[[ RECORDS FOR THIS TASK open ]]

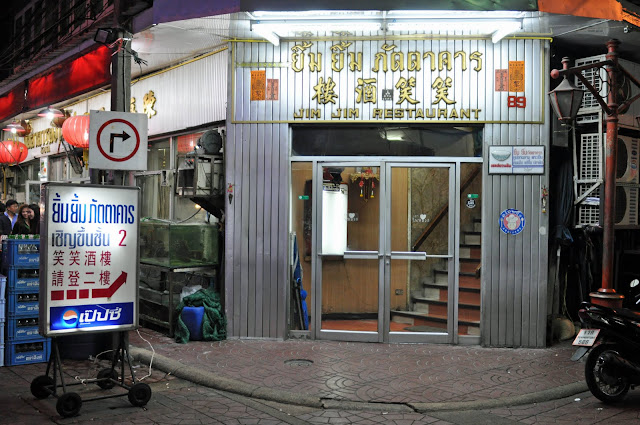 Yim Yim Restaurant bangkok Chinatown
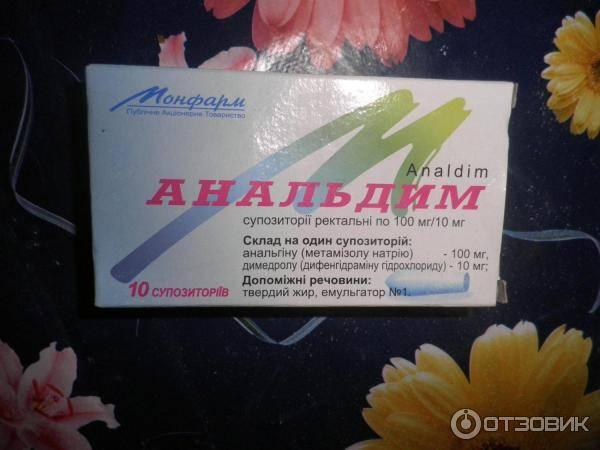 Анальдим инструкция по применению, цена в аптеках украины, аналоги, состав, показания   analdim суппозитории ректальные компании «монфарм»   компендиум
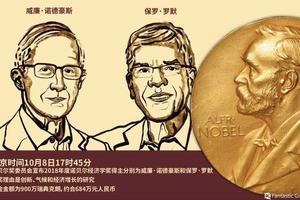 诺贝尔经济学奖得主推迟发布会:我得先给学生上课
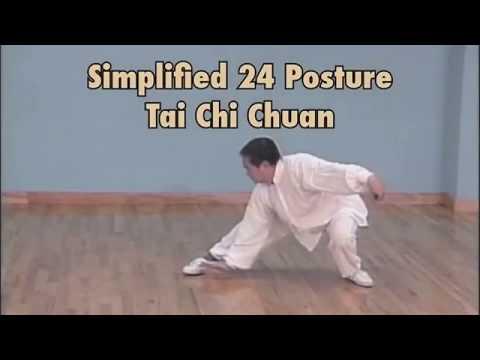 Тайцзицюань 24 формы (техника выполнения)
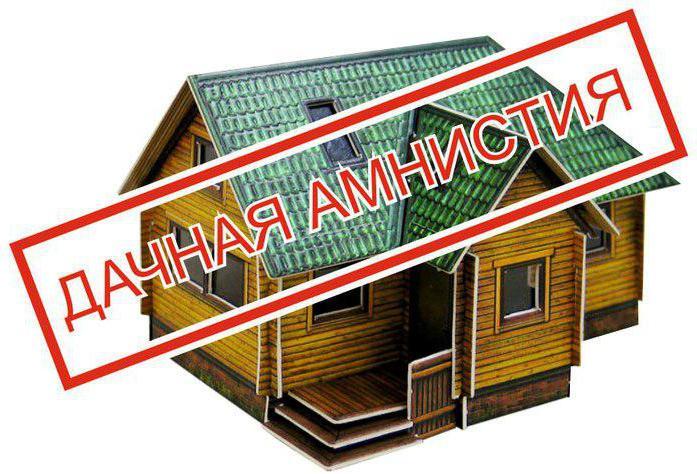 «Дачная амнистия» в Российской Федерации продлена до 2020г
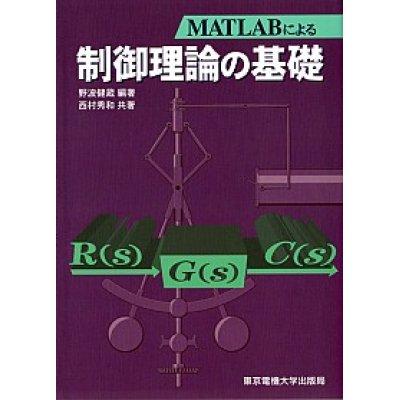 画像1: MATLABによる制御理論の基礎
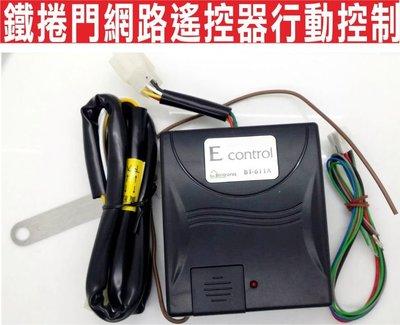 {遙控達人}鐵捲門網路遙控器,免費網路APP下載,遠端遙控鐵捲門行動APP,可安裝各式鐵捲門及電鎖,APP下載設定方法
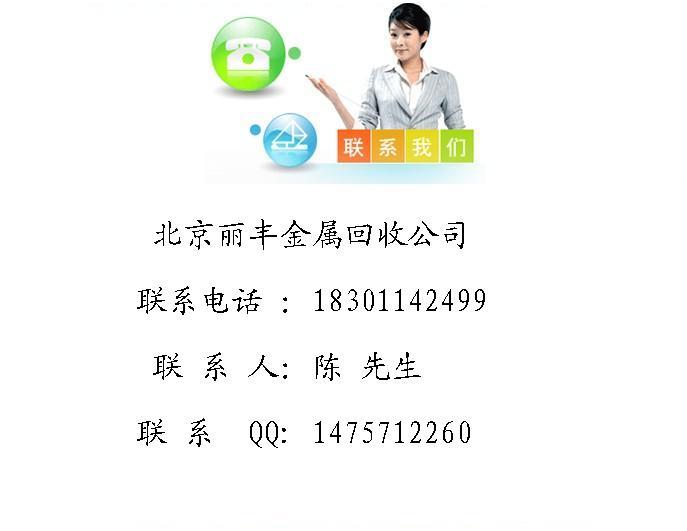 北京钴铬钼回收公司 钴回收 铬回收 钼回收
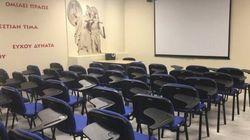 Έναρξη μαθημάτων εκμάθησης αρχαίων Ελληνικών από την Ελληνική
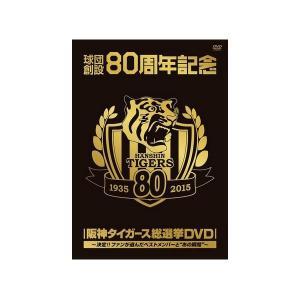 DVD 球団創設80周年記念「阪神タイガース 総選挙DVD」 VIBF-5836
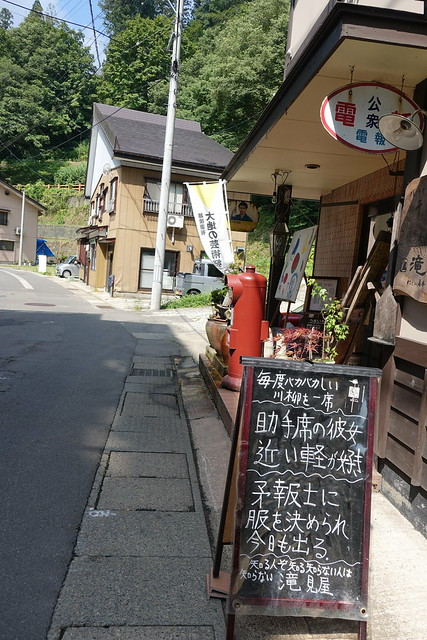 onsen street shops & restaurants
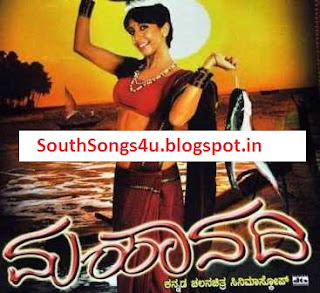 Download Mahanadi Kannada Mp3 Songs – Watch & Download Free Full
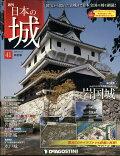 週刊 日本の城 改訂版 2017年 11/7号 [雑誌]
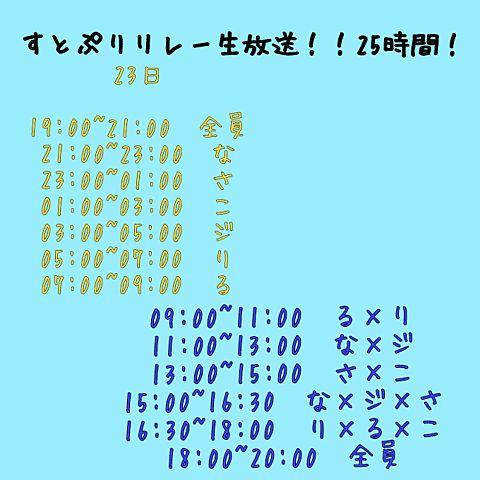 リレー表の画像(プリ画像)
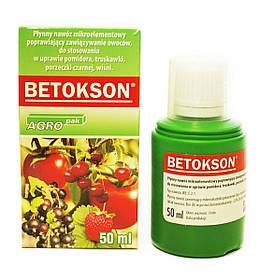 Бетоксон, 50мл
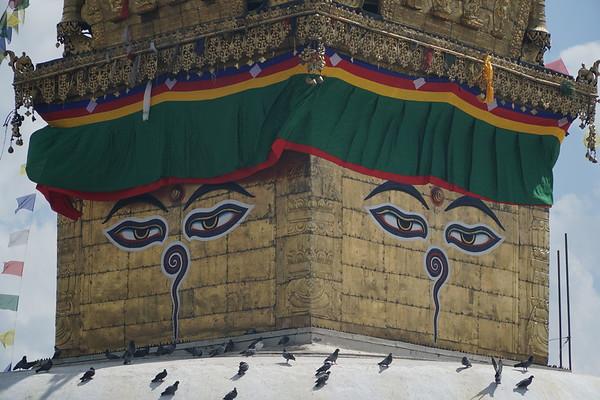 Kathmandu (4,600')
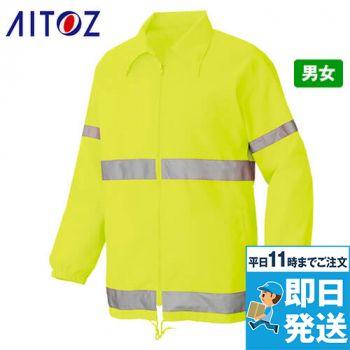 AZ50201 アイトス 裏メッシュジャケット(男女兼用)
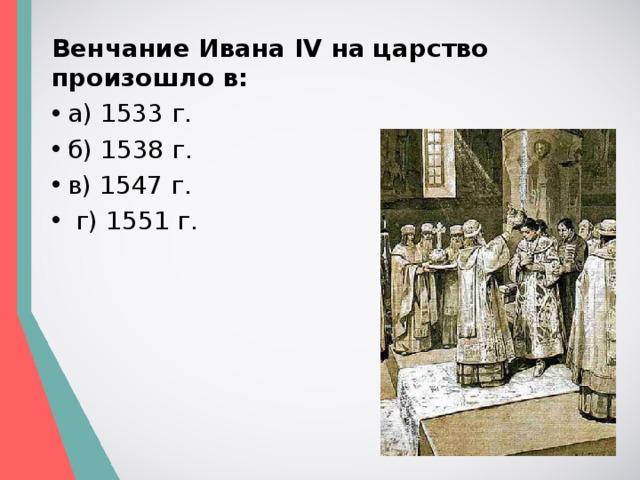 Венчание Ивана IV на царство произошло в:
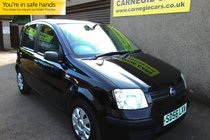 Fiat Panda DYNAMIC - 12 MONTHS MOT AT POS, SERVICED, WARRANTY & AA COVER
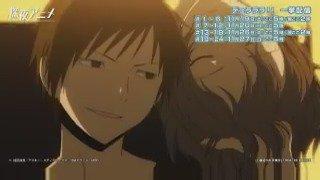 痛快なほどマトモじゃない🏍『デュラララ!!』一挙配信 #drrr_anime#1~6:19日(土)午後5時/翌午後2時▷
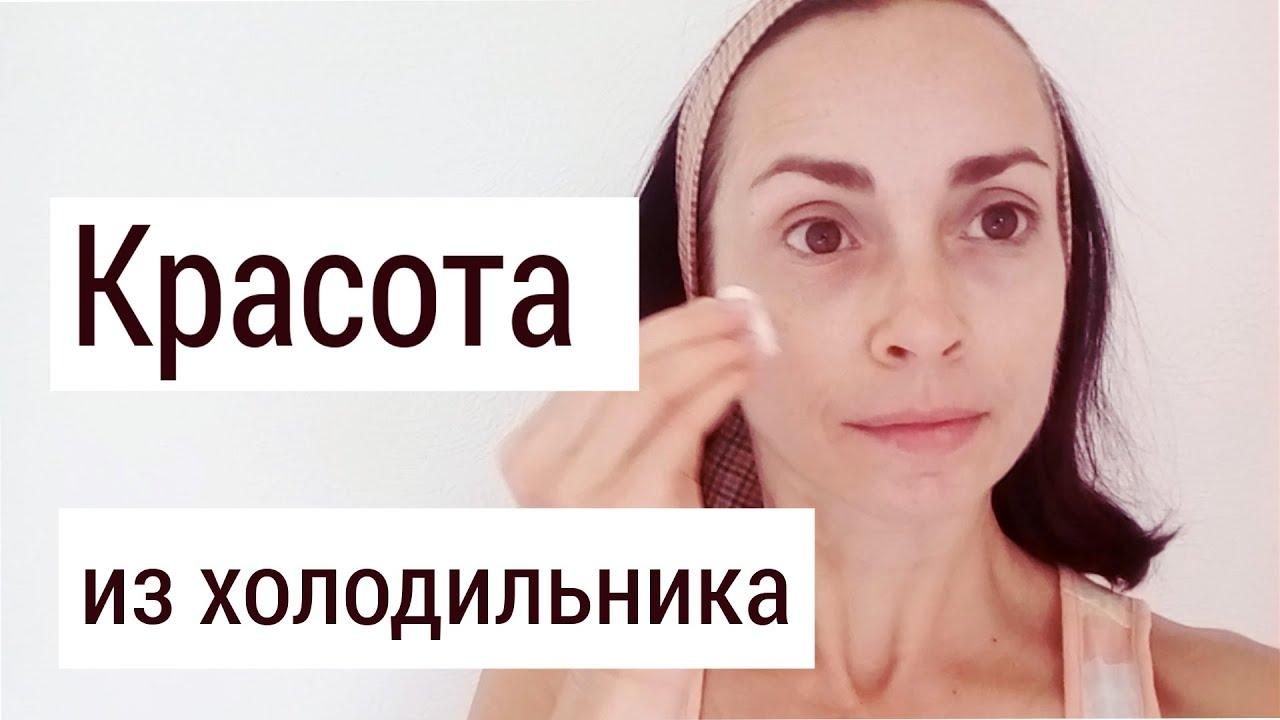 Увлажняем, очищаем, питаем кожу лица обычной молочной сывороткой .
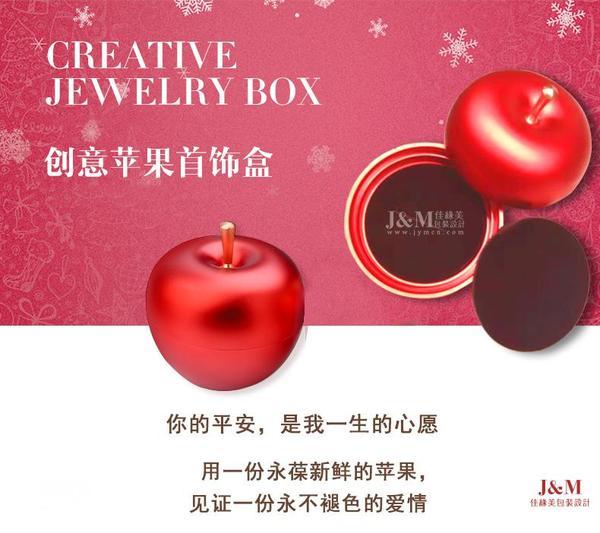 圣诞苹果盒.jpg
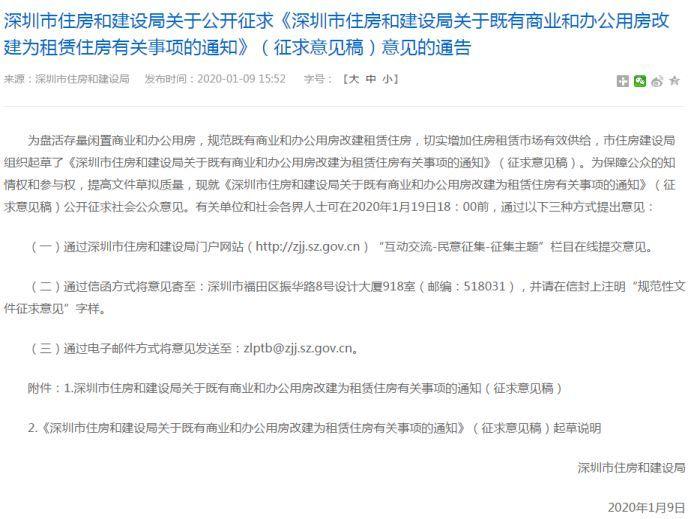 http://www.szminfu.com/shenzhenxinwen/37126.html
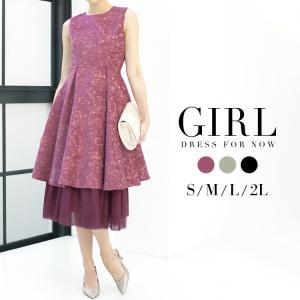 ドレス ワンピース パーティードレス 大きいサイズ お呼ばれ 他と被らない 30代 20代 結婚式 ドレス 二次会 ゲストドレス レディース 袖なし ノースリーブ|girl-k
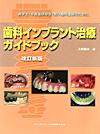【<改訂新版>歯科インプラント治療ガイドブック】を見る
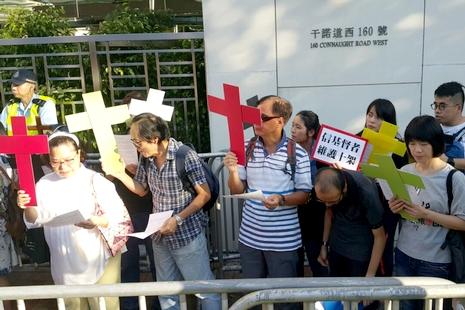 香港信徒為強拆十字架祈禱,促尊重信仰自由停止迫害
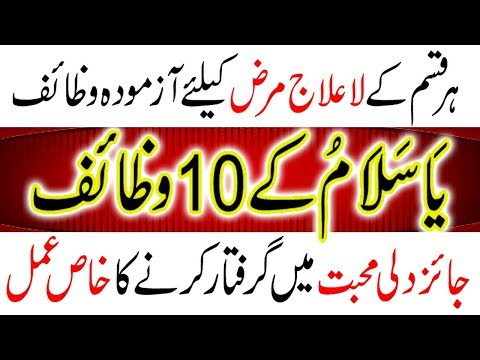 Ya Salamu Ka Wazifa In Urdu Hindi Fazilat Of Allah's Name Meaning Peer e Kamil Wazaif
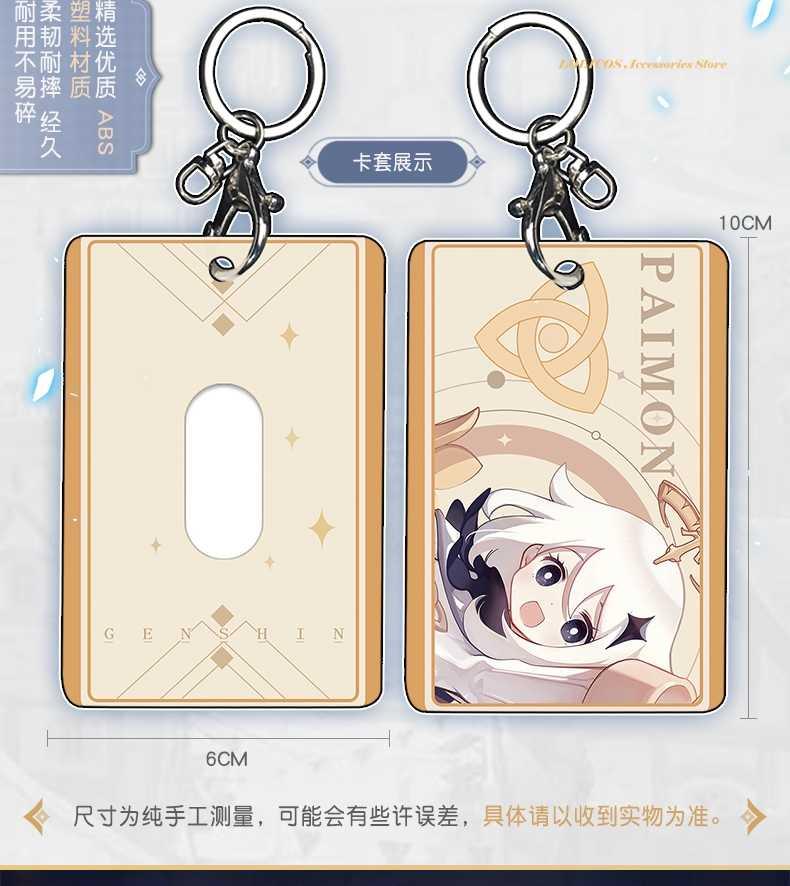 GUANGZHENG Tarjeta//se/ñal//Amor Impact Series Genshin//Anime de la Caja de Regalo Set//con los Ornamentos//Agua de la Taza//Placa//Tarjeta Conmemorativa//Soporte de Papel//Espejo//Postal//c
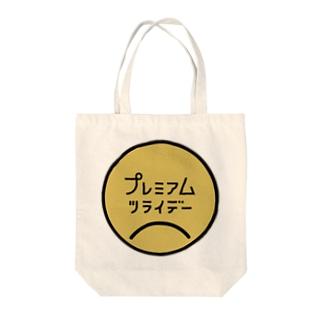特別に辛い日 Tote bags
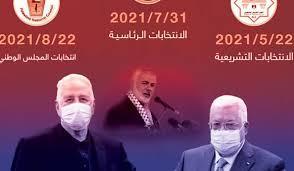 مصادر أمنية عربية تحذر من مخطط سري حمساوي لانهاء فتح عبر الانتخابات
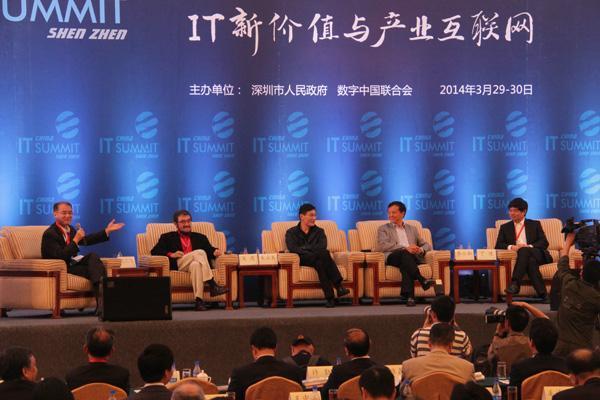 IT领袖峰会热点回顾:传统和互联网碰撞成主题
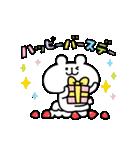 動く!ゆるくま4(個別スタンプ:24)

[[ RECORDS FOR THIS TASK closed ]]

• YOUR GOAL:
This task calls for an exact copy of the data above, without pictures.

• TASK ANSWER:
 Yim Yim Restaurant bangkok Chinatown
 Анальдим инструкция по применению, цена в аптеках украины, аналоги, состав, показания   analdim суппозитории ректальные компании «монфарм»   компендиум
 诺贝尔经济学奖得主推迟发布会:我得先给学生上课
 Тайцзицюань 24 формы (техника выполнения)
 «Дачная амнистия» в Российской Федерации продлена до 2020г
 画像1: MATLABによる制御理論の基礎
 {遙控達人}鐵捲門網路遙控器,免費網路APP下載,遠端遙控鐵捲門行動APP,可安裝各式鐵捲門及電鎖,APP下載設定方法
 北京钴铬钼回收公司 钴回收 铬回收 钼回收
 Έναρξη μαθημάτων εκμάθησης αρχαίων Ελληνικών από την Ελληνική
 DVD 球団創設80周年記念「阪神タイガース 総選挙DVD」 VIBF-5836
 onsen street shops & restaurants
 Download Mahanadi Kannada Mp3 Songs – Watch & Download Free Full
 週刊 日本の城 改訂版 2017年 11/7号 [雑誌]
 リレー表の画像(プリ画像)
 Бетоксон, 50мл
 Kathmandu (4,600')
 AZ50201 アイトス 裏メッシュジャケット(男女兼用)
 Венчание Ивана IV на царство произошло в:
 Fiat Panda DYNAMIC - 12 MONTHS MOT AT POS, SERVICED, WARRANTY & AA COVER
 痛快なほどマトモじゃない🏍『デュラララ!!』一挙配信 #drrr_anime#1~6:19日(土)午後5時/翌午後2時▷
 Увлажняем, очищаем, питаем кожу лица обычной молочной сывороткой .
 圣诞苹果盒.jpg
 http://www.szminfu.com/shenzhenxinwen/37126.html
 ドレス ワンピース パーティードレス 大きいサイズ お呼ばれ 他と被らない 30代 20代 結婚式 ドレス 二次会 ゲストドレス レディース 袖なし ノースリーブ|girl-k
【<改訂新版>歯科インプラント治療ガイドブック】を見る
 香港信徒為強拆十字架祈禱,促尊重信仰自由停止迫害
 Ya Salamu Ka Wazifa In Urdu Hindi Fazilat Of Allah's Name Meaning Peer e Kamil Wazaif
 GUANGZHENG Tarjeta//se/ñal//Amor Impact Series Genshin//Anime de la Caja de Regalo Set//con los Ornamentos//Agua de la Taza//Placa//Tarjeta Conmemorativa//Soporte de Papel//Espejo//Postal//c
特別に辛い日 Tote bags
 مصادر أمنية عربية تحذر من مخطط سري حمساوي لانهاء فتح عبر الانتخابات
 IT领袖峰会热点回顾:传统和互联网碰撞成主题
 動く!ゆるくま4(個別スタンプ:24)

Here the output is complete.